Et pourtant, cette sculture, s’élevant sur le Pont de la Tournelle, est peut-être l’un des plus importants symboles de Paris : celui de Sainte Geneviève, Sainte Patronne de la capitale.
Le Pont de la Tournelle
Construit en 1928 sur les vestiges de ponts en bois écroulés et d’un autre – en pierres – rendu vulnérable à la suite de la grande crue de 1910, le pont de la Tournelle tient son nom d’une vieille tour de l’enceinte Philippe-Auguste qui s’élevait sur ce quai de la rive gauche.
Le projet, pour souligner la dissymétrie du pont qui épouse les formes de la Seine, prévoyait de surmonter la pile sud d’un socle surmonté d’une statue de Sainte Geneviève. Une oeuvre confiée à Paul Landowki, sculpteur français qui réalisera quelques années plus tard l’une des statues les plus connues au monde : le Christ Rédempteur de Rio de Janeiro.
Alors que les plans du pont sont validés, Landowski remet en question l’orientation de Sainte-Geneviève, qu’il souhaiterait tournée vers Notre-Dame. Après de longues tractations, c’est le projet initial qui sera finalement ordonné, au grand dam de l’artiste, en attestent ces notes retrouvées au sujet du projet :
(14/08/1928) : « Passé au Pont de la Tournelle […] Toujours aussi mauvaise impression. C’est une affaire complètement ratée. Impossible que ça reste ».
(20/06/1943) : « Et combien je me désole, quand en me retournant, j’aperçois cet affreux pilier de ma pauvre sainte Geneviève ! ».
(Landowski – l’oeuvre sculpté – Michèle Lefrançois)
L’artiste ne participera d’ailleurs pas à l’inauguration du pont le 27 août 1928.
La sculpture représente Geneviève protégeant un enfant – Paris – enfant qui protège lui-même une nef, emblème historique de la capitale.
La légende de Sainte Geneviève
Née à Nanterre en 423, Geneviève n’était pas une fille de berger – comme l’a longtemps fait croire la légende – mais d’un magistrat municipal de Paris. Fervente croyante dés son plus jeune âge, elle récupéra à la mort de son père sa charge au conseil municipal et s’installa à Paris. Vers 20 ans, elle fut ordonnée par l’Evêque de Paris « Vierge Consacrée ».
En 451, Attila et les Huns franchissent le Rhin et partent en campagne contre la Gaule. Ils pillent Metz, Reims, et se dirigent vers Paris. Les parisiens, apeurés par la légende du guerrier barbare, décident de quitter la ville. Geneviève exhorte au contraire Paris à se battre, soutenue par les femmes, prêtes à suivre cette vierge qui prie nuit et jour pour la sauvegarde de la ville.

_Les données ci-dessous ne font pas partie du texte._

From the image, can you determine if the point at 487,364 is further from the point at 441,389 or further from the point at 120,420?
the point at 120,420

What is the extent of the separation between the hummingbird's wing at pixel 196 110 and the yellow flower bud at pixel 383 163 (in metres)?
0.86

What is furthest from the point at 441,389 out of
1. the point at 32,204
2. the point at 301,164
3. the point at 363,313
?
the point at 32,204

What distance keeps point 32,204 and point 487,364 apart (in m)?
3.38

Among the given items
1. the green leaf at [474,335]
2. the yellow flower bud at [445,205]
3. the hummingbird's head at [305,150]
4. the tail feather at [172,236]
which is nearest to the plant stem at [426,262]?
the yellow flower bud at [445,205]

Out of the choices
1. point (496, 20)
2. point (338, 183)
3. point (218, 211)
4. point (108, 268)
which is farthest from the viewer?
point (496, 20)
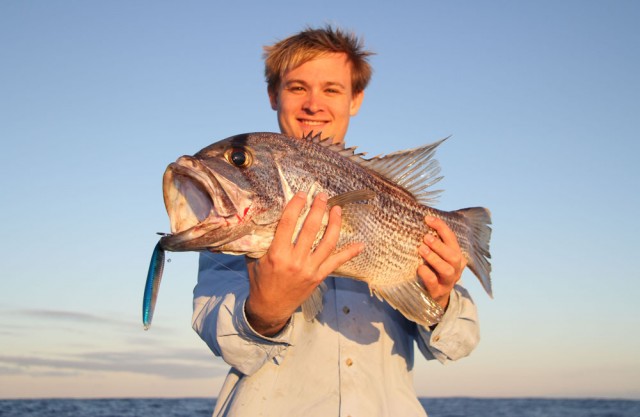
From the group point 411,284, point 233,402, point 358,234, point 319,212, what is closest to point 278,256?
point 319,212

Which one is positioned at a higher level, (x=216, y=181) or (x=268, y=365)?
(x=216, y=181)

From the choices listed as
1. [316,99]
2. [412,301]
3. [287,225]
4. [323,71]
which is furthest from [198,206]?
[323,71]

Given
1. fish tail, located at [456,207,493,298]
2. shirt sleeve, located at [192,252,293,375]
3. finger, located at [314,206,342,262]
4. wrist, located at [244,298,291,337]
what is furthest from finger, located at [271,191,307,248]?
fish tail, located at [456,207,493,298]

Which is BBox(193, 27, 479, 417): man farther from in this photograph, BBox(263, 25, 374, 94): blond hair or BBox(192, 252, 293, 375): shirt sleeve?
BBox(263, 25, 374, 94): blond hair

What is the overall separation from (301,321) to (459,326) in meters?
1.10

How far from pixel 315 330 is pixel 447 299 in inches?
36.9

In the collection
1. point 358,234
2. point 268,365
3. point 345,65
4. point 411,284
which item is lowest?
point 268,365

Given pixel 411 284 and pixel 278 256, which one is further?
pixel 411 284

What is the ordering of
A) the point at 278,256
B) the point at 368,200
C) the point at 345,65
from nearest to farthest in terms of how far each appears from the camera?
the point at 278,256, the point at 368,200, the point at 345,65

Miracle, Attila et ses troupes contournent finalement Paris et se dirigent vers Orléans. Les parisiens ne subiront finalement pas la foudre des Huns, sauvés par les prières de la jeune et courageuse Geneviève…. L’histoire raconte aussi qu’Attila n’avait aucun intérêt pour Paris, mais peu importe, une légende était née !
C’est pour cette raison que la statue de Sainte-Geneviève regarde vers l’Est, en direction des troupes d’Attila qui ont miraculeusement contourné Paris. Des reliques de la sainte sont également visibles dans l’église Saint-Étienne-du-Mont.